WHAT THIS TASK INVOLVES ->
Records appear below. Give all of them again, exactly.

DATA EXTRACT ->
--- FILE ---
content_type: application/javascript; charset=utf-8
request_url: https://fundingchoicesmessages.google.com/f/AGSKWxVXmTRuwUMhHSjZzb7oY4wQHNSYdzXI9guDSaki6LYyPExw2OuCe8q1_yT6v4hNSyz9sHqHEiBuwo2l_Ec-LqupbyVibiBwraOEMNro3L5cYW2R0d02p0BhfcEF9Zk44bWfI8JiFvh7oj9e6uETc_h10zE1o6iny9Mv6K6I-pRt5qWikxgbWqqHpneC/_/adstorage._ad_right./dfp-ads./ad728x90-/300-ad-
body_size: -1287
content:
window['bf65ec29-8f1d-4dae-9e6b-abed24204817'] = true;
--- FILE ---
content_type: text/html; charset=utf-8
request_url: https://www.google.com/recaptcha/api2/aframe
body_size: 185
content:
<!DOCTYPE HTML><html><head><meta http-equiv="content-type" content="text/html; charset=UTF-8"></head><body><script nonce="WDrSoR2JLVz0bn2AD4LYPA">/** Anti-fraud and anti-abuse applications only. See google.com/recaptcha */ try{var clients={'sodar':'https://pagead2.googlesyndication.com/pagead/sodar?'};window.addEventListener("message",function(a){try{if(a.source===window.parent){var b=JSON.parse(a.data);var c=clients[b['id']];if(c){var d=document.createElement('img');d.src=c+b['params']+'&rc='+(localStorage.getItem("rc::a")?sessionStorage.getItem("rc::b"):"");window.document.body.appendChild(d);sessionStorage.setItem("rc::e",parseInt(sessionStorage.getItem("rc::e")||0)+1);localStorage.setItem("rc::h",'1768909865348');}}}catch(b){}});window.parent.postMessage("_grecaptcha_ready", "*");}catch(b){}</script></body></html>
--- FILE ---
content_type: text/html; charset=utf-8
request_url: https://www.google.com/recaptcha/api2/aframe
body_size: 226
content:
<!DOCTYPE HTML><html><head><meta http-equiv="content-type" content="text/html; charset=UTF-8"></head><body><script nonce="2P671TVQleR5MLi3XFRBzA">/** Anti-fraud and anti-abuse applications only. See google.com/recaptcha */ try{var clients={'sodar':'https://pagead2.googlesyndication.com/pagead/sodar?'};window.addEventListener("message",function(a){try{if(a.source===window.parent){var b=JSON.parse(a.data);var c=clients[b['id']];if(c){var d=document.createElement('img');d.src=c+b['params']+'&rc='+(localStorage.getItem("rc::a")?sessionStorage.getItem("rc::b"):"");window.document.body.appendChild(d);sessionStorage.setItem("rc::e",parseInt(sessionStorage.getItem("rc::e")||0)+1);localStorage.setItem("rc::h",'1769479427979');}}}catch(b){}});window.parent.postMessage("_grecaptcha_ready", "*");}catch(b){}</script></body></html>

RESULT OF THIS TASK ->
--- FILE ---
content_type: application/javascript; charset=utf-8
request_url: https://fundingchoicesmessages.google.com/f/AGSKWxVXmTRuwUMhHSjZzb7oY4wQHNSYdzXI9guDSaki6LYyPExw2OuCe8q1_yT6v4hNSyz9sHqHEiBuwo2l_Ec-LqupbyVibiBwraOEMNro3L5cYW2R0d02p0BhfcEF9Zk44bWfI8JiFvh7oj9e6uETc_h10zE1o6iny9Mv6K6I-pRt5qWikxgbWqqHpneC/_/adstorage._ad_right./dfp-ads./ad728x90-/300-ad-
body_size: -1287
content:
window['bf65ec29-8f1d-4dae-9e6b-abed24204817'] = true;
--- FILE ---
content_type: text/html; charset=utf-8
request_url: https://www.google.com/recaptcha/api2/aframe
body_size: 185
content:
<!DOCTYPE HTML><html><head><meta http-equiv="content-type" content="text/html; charset=UTF-8"></head><body><script nonce="WDrSoR2JLVz0bn2AD4LYPA">/** Anti-fraud and anti-abuse applications only. See google.com/recaptcha */ try{var clients={'sodar':'https://pagead2.googlesyndication.com/pagead/sodar?'};window.addEventListener("message",function(a){try{if(a.source===window.parent){var b=JSON.parse(a.data);var c=clients[b['id']];if(c){var d=document.createElement('img');d.src=c+b['params']+'&rc='+(localStorage.getItem("rc::a")?sessionStorage.getItem("rc::b"):"");window.document.body.appendChild(d);sessionStorage.setItem("rc::e",parseInt(sessionStorage.getItem("rc::e")||0)+1);localStorage.setItem("rc::h",'1768909865348');}}}catch(b){}});window.parent.postMessage("_grecaptcha_ready", "*");}catch(b){}</script></body></html>
--- FILE ---
content_type: text/html; charset=utf-8
request_url: https://www.google.com/recaptcha/api2/aframe
body_size: 226
content:
<!DOCTYPE HTML><html><head><meta http-equiv="content-type" content="text/html; charset=UTF-8"></head><body><script nonce="2P671TVQleR5MLi3XFRBzA">/** Anti-fraud and anti-abuse applications only. See google.com/recaptcha */ try{var clients={'sodar':'https://pagead2.googlesyndication.com/pagead/sodar?'};window.addEventListener("message",function(a){try{if(a.source===window.parent){var b=JSON.parse(a.data);var c=clients[b['id']];if(c){var d=document.createElement('img');d.src=c+b['params']+'&rc='+(localStorage.getItem("rc::a")?sessionStorage.getItem("rc::b"):"");window.document.body.appendChild(d);sessionStorage.setItem("rc::e",parseInt(sessionStorage.getItem("rc::e")||0)+1);localStorage.setItem("rc::h",'1769479427979');}}}catch(b){}});window.parent.postMessage("_grecaptcha_ready", "*");}catch(b){}</script></body></html>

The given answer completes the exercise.